ALAPHILIPPE. «LA FRECCIA E' ALLE SPALLE E PER LA LIEGI SONO SERENO...»

PROFESSIONISTI | 22/04/2022 | 17:00
di Francesca Monzone

Pressione e stress saranno alle stelle per la Liegi-Bastogne-Liegi di domenica, dove Julian Alaphilippe e i suoi compagni dovranno difendere l’onore della Quick Step – Alphavinyl. Non è facile correre in una squadra come quella di Lefevre, che negli ultimi 10 anni è stata una delle formazioni che ha ottenuto il maggior numero di vittorie in stagione. Attualmente il team belga ha al suo attivo 18 vittorie dall’inizio della stagione e meglio di lei ha fatto solo la UAE Emirates con 22 successi, ma la vittoria importante quest’anno ancora manca al branco di lupi. C’è un orgoglio da difendere e come occasione è rimasta solo la Liegi-Bastogne-Liegi di domenica, perché il Giro di Lombardia, quinta e ultima Classica Monumento dell’anno, si correrà a ottobre.


Alaphlippe non è riuscito a conquistare la sua quarta Freccia Vallone e sulle pendici dello Chemin des Chapelles, che per tre volte (2018, 2019, 2021) lo ha incoronato re delle Ardenne, ha dovuto cedere lo scettro a un fantastico Dylan Teuns che è riuscito a frenare anche l’ira di Valverde, che si è dovuto arrendere al secondo posto. Il francese iridato non era troppo frustrato al termine della corsa ed ha spiegato che per lui l’unico obiettivo possibile, era la Liegi-Bastogne-Liegi.


«Ad essere sincero adesso mi sento sollevato, perché avevo molte pressioni prima di questa gara – ha detto Alaphilippe – Siamo stati criticati perché non abbiamo ottenuto le vittorie che la gente si aspettava. Certamente mi sarebbe piaciuto vincere, perché io corro sempre per quello, ma questa volta mi sono sentito peggio degli anni precedenti e a 500 metri dal traguardo ero già al limite».
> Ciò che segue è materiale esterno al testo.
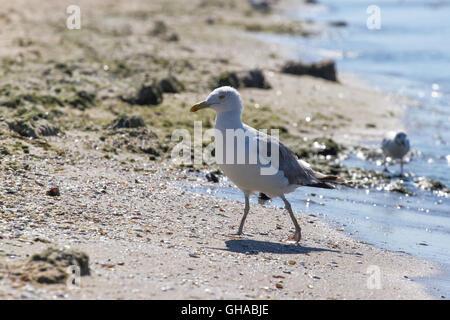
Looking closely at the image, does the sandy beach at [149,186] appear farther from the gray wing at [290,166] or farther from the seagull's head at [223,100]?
the seagull's head at [223,100]

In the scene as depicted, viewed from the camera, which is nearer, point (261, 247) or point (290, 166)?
point (261, 247)

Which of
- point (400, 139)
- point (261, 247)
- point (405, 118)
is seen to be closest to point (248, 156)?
point (261, 247)

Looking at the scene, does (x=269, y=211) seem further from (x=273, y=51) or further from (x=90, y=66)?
(x=273, y=51)

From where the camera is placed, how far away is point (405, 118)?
15.2 metres

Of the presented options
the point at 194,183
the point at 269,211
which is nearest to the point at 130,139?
the point at 194,183

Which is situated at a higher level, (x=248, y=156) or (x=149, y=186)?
(x=248, y=156)

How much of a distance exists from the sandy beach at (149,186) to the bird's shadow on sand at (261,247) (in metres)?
0.02

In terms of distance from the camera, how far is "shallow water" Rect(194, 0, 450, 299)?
8141 mm

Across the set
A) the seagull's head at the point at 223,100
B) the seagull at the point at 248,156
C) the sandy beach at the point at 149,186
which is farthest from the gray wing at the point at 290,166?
the sandy beach at the point at 149,186

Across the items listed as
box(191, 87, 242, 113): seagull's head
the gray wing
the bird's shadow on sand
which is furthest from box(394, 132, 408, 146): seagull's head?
box(191, 87, 242, 113): seagull's head

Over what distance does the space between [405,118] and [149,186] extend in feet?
27.6

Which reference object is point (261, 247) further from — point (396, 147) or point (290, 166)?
point (396, 147)

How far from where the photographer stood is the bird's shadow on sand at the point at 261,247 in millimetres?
6586

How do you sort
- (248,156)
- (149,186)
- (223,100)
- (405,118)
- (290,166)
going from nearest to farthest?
(248,156) < (223,100) < (290,166) < (149,186) < (405,118)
Alaphilippe questa volta non ha vinto, ma è sereno e spera per domenica di sentirsi forte e conquistare la Doyenne, una corsa con la quale ha un conto in sospeso. «Non mi rimprovero nulla, ho semplicemente fatto quello che avevo nelle mie gambe». Il francese iridato ha la Liegi nel suo mirino da sei mesi, perché questa è la corsa dei suoi sogni che continua a sfuggirgli, ma quest’anno vuole cambiare la sorte e per farlo ha saltato il Giro delle Fiandre e l’Amstel Gold Race. La Freccia per lui è stata più una corsa leggera e non una ricerca di vittoria a tutti i costi, perché c’è la Liegi che lo aspetta, dove vuole vincere per se stesso e la sua squadra. 

«Mi sono lasciato la Freccia Vallone alle spalle e adesso penso solo alla Liegi». Sono queste le ultime parole di Alaphilippe, pronunciate al termine della corsa di mercoledì. Sa che il Wolfpack nella Liegi avrà l'ultima possibilità di salvare la propria primavera e se lui sarà il leader indiscusso, nel caso in cui le cose non dovessero funzionare, sa che ci sarà  Remco Evenepoel come outsider che lotterà fino alla fine per portare a casa la vittoria.